I think the best way to solve this problem is:
l = [1, 2, 3, 0, 0, 1]
while 0 in l:
l.remove(0)
Instead of iterating over list I remove 0 until there aren't any 0 in list
List comprehension will lead you to a solution.
But the right way to copy a object in python is using python module copy - Shallow and deep copy operations.
l=[1,2,3,0,0,1]
for i in range(0,len(l)):
if l[i]==0:
l.pop(i)
If instead of this,
import copy
l=[1,2,3,0,0,1]
duplicate_l = copy.copy(l)
for i in range(0,len(l)):
if l[i]==0:
m.remove(i)
l = m
Then, your own code would have worked.
But for optimization, list comprehension is a good solution.
The problem was that you attempted to modify the list you were referencing within the loop that used the list len(). When you remove the item from the list, then the new len() is calculated on the next loop.
For example, after the first run, when you removed (i) using l.pop(i), that happened successfully but on the next loop the length of the list has changed so all index numbers have been shifted. To a certain point the loop attempts to run over a shorted list throwing the error.
Doing this outside the loop works, however it would be better to build and new list by first declaring and empty list before the loop, and later within the loop append everything you want to keep to the new list.
For those of you who may have come to the same problem.
I am using python 3.3.5. The above solution of using while loop did not work for me. Even if i put print (i) after len(l) it gave me an error. I ran the same code in command line (shell)[ window that pops up when we run a function] it runs without error. What i did was calculated len(l) outside the function in main program and passed the length as a parameter. It worked. Python is weird sometimes.

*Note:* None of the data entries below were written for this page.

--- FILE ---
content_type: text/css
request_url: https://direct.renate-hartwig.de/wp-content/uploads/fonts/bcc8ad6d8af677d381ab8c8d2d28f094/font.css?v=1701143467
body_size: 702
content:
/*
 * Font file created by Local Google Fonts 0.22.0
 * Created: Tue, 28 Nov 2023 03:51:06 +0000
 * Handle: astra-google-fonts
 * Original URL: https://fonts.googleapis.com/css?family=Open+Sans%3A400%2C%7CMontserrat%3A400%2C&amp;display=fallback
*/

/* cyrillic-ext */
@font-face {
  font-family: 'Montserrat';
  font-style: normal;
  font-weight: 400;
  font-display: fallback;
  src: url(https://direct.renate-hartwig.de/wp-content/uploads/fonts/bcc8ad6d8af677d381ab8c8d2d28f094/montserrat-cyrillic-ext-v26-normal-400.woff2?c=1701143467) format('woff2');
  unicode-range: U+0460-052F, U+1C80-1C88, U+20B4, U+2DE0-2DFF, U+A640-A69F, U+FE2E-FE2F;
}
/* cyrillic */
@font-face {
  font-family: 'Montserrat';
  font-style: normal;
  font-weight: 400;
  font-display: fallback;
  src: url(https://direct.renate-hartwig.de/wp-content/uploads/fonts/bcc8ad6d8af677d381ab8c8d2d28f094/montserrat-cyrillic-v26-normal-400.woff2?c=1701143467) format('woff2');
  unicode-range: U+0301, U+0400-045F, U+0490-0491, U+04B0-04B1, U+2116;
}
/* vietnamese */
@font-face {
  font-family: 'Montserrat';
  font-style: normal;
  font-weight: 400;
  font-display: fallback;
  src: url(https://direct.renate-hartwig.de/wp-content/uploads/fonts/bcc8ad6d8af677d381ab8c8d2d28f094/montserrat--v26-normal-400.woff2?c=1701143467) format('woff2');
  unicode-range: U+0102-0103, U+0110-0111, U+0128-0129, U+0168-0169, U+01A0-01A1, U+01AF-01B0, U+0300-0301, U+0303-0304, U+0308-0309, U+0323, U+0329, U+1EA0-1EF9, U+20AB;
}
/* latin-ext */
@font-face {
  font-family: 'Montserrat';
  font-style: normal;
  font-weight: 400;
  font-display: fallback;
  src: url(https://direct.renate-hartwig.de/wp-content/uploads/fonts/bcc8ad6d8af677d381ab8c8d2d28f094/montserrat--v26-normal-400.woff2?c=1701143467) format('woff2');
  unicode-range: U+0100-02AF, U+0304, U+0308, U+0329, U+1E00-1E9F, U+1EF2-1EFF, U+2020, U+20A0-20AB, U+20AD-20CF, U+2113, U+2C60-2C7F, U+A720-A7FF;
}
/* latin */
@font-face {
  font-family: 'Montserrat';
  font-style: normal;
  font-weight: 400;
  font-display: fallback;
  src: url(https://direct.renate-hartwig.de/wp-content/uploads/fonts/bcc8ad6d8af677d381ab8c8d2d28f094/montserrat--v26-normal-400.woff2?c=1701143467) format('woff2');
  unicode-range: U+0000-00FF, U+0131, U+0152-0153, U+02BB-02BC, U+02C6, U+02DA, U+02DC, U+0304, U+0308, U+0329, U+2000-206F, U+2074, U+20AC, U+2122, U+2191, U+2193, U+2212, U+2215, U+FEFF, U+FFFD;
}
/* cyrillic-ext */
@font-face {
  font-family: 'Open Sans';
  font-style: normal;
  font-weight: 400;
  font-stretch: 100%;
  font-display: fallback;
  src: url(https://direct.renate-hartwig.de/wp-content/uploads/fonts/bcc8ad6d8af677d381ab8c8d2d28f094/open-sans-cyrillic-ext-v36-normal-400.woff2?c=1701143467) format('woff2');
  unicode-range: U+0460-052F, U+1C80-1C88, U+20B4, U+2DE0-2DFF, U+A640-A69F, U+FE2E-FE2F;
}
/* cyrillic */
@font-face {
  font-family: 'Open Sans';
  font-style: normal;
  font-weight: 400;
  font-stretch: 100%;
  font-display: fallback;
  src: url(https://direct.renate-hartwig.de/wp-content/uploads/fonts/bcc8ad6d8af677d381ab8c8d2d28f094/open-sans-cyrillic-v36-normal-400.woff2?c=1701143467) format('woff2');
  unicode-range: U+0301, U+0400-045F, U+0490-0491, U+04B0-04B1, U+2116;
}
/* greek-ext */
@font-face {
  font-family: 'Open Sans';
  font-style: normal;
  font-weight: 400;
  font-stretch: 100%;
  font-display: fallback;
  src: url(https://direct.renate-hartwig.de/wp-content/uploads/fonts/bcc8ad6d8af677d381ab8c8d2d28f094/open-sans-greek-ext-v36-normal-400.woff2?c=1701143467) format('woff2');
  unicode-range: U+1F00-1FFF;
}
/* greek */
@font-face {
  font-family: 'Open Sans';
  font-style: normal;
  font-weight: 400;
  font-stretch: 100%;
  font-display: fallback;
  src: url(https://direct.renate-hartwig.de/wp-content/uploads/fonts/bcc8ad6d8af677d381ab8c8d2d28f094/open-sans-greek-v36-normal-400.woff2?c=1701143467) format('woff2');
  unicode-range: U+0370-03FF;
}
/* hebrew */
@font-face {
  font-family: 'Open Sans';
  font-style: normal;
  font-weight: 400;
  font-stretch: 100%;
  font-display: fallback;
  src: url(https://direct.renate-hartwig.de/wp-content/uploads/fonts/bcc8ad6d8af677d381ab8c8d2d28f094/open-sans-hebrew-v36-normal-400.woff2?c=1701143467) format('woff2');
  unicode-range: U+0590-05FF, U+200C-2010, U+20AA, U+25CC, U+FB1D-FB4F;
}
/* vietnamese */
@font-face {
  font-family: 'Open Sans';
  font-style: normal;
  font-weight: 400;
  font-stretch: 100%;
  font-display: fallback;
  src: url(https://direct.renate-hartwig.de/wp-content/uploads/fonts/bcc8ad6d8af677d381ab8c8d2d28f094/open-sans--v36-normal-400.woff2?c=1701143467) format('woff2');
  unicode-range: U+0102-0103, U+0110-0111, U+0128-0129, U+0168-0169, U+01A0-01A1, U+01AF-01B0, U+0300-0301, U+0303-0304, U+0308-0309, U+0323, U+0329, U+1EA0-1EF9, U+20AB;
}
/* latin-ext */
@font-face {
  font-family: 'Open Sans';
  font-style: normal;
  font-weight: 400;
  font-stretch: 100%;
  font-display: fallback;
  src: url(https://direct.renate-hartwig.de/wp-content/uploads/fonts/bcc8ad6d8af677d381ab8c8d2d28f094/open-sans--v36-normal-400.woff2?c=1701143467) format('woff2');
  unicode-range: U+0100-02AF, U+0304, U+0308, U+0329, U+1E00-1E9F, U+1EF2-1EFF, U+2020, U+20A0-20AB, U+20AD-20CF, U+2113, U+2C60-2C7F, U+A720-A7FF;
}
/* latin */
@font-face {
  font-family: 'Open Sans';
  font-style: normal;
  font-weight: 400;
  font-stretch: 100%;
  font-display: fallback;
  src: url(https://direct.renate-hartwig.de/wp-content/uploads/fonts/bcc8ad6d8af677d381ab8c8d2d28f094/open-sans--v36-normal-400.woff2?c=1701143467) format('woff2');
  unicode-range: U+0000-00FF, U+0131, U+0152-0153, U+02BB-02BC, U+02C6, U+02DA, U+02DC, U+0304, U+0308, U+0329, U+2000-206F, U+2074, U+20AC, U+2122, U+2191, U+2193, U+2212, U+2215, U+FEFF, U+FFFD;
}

I think most solutions talk here about List Comprehension, but if you'd like to perform in place deletion and keep the space complexity to O(1); The solution is:
i = 0
for j in range(len(arr)):
if (arr[j] != 0):
arr[i] = arr[j]
i +=1
arr = arr[:i]
x=[]
x = [int(i) for i in input().split()]
i = 0
while i < len(x):
print(x[i])
if(x[i]%5)==0:
del x[i]
else:
i += 1
print(*x)
Code:
while True:
n += 1
try:
DATA[n]['message']['text']
except:
key = DATA[n-1]['message']['text']
break
Console :
Traceback (most recent call last):
File "botnet.py", line 82, in <module>
key =DATA[n-1]['message']['text']
IndexError: list index out of range
I recently had a similar problem and I found that I need to decrease the list index by one.
So instead of:
if l[i]==0:
You can try:
if l[i-1]==0:
Because the list indices start at 0 and your range will go just one above that.